The Short-Sightedness of Punishing Poverty

I am feeling rather infuriated by a news story shared in this post by a blog I follow called The 13th Juror.  In a nutshell, the city of Ashland, Oregon is considering what to do about the people experiencing homelessness who spend time in the downtown and have dozens or even hundreds of unpaid tickets around ‘public nuisance’ citations.  Their proposed solution?  To create an exclusion zone where people with unpaid tickets could not enter or face being arrested for criminal trespassing.  The police chief justifies this by saying that this multiple tickets are contributing to long-term homelessness as they are a barrier to employment.

So, guess what the punishment is for criminal trespassing?  Short jail time and a $2,000 fine.  Am I the only one who sees this as incredibly backward?  If we see that ticketing is an impediment to escaping homelessness, then why keep ticketing?  It’s not that people want to be ticketed.  If there were public washrooms downtown they would not urinate outdoors.  If they weren’t addicted they would not be drunk in public on a weekday afternoon.  Enhancing the punishment does absolutely nothing to rectify the situation, it is extremely short-sighted.

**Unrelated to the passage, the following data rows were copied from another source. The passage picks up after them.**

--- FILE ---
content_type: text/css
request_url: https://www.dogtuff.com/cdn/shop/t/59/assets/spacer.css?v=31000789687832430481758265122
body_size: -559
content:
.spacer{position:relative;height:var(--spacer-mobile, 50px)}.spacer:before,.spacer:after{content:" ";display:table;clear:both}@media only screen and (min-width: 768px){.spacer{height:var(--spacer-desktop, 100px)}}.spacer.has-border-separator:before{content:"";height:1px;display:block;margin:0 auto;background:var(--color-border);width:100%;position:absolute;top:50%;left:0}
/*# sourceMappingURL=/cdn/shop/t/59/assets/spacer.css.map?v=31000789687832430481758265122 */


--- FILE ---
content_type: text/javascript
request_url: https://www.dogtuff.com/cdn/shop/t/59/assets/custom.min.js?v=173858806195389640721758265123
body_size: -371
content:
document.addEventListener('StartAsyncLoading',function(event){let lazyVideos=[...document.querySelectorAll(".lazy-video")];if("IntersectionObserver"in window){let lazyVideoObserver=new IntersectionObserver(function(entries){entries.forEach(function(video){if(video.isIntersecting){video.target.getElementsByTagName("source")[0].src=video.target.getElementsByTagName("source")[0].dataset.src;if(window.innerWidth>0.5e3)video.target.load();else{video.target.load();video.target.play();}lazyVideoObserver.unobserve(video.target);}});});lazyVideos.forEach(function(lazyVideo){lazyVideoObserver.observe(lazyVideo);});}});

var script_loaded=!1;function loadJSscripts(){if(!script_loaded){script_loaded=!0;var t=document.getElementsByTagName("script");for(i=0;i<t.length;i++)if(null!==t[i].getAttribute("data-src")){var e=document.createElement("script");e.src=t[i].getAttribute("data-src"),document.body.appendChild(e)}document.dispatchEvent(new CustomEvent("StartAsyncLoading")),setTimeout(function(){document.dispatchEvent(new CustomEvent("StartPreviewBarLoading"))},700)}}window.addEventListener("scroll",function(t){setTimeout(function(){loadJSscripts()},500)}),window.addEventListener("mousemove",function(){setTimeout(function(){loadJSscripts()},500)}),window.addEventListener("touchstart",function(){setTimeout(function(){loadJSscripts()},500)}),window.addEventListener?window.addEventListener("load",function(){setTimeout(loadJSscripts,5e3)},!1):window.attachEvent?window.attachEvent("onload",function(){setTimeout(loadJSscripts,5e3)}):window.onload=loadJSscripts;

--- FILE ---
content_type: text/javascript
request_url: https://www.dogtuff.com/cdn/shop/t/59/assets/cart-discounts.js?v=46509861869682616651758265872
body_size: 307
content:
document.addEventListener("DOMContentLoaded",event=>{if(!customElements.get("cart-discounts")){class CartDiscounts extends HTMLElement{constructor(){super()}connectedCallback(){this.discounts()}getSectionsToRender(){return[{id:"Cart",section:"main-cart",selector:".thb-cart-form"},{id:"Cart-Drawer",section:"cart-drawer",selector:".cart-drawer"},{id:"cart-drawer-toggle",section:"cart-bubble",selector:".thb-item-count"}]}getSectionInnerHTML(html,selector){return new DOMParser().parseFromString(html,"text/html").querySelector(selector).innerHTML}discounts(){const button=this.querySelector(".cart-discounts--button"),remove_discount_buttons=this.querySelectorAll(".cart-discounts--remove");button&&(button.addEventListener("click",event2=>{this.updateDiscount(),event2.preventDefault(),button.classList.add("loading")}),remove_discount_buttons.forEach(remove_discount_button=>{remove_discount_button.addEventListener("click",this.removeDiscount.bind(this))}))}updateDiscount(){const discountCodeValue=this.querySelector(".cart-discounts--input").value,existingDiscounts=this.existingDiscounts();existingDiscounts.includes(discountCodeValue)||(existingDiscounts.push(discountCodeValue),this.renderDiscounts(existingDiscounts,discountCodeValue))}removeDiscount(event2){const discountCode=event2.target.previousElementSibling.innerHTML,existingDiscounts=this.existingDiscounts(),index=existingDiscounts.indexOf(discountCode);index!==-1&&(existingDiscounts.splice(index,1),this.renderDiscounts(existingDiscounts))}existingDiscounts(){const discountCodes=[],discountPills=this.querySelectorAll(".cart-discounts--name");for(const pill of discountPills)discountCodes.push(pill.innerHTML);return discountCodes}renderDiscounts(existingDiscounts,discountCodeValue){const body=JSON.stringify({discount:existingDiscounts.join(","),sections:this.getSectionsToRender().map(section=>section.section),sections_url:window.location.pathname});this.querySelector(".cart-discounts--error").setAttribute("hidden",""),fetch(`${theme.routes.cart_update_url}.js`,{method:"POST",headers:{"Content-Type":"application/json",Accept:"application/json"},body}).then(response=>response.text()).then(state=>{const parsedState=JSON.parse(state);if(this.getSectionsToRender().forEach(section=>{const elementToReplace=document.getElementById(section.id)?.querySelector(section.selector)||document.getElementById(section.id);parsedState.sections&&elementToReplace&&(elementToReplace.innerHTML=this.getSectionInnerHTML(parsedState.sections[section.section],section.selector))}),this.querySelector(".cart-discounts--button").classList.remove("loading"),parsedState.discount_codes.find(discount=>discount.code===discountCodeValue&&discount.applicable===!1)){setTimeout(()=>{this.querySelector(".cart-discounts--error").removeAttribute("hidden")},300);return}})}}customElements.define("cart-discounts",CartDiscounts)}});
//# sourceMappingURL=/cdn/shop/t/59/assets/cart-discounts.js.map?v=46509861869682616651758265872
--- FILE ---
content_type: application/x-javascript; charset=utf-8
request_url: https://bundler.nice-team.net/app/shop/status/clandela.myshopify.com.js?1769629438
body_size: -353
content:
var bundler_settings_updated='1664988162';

However, unfortunately this is too often the rationale of police services that focus on punitive measures and an ‘illegitimate public’, rather than being connected to the broader solutions of social services.  I hope such a measure would never be considered here in London, but I’m nervous about what downtown renewal may be conceptualized as.

3 thoughts on “The Short-Sightedness of Punishing Poverty

  1. Speaking of police officers, and the mentality that dominates various forces, has the LHON thought about doing anything to try and educate or inform cops? I’m generally skeptical about such efforts (cf. “The Story of Jane Doe” and “Our Enemies in Blue” for more on why working with cops tends to be a lost cause) but, who knows, maybe y’all will be able to make a breakthrough. Sometimes my skepticism is misplaced.

    • Thanks Dan. We would love to work more closely with the London Police Department, though I have yet to find the best ‘in’. Our work is all about networking, and having the right people at the right tables that can make things happen. Perhaps I need to be more intentional in seeking out some people, for example one of our agencies has a community advisory board that includes a police officer.

      • In Vancouver there are a couple of ex-police officers who do really great work and whom I respect a great deal. Maybe you should turn to those people first and see what they have to say.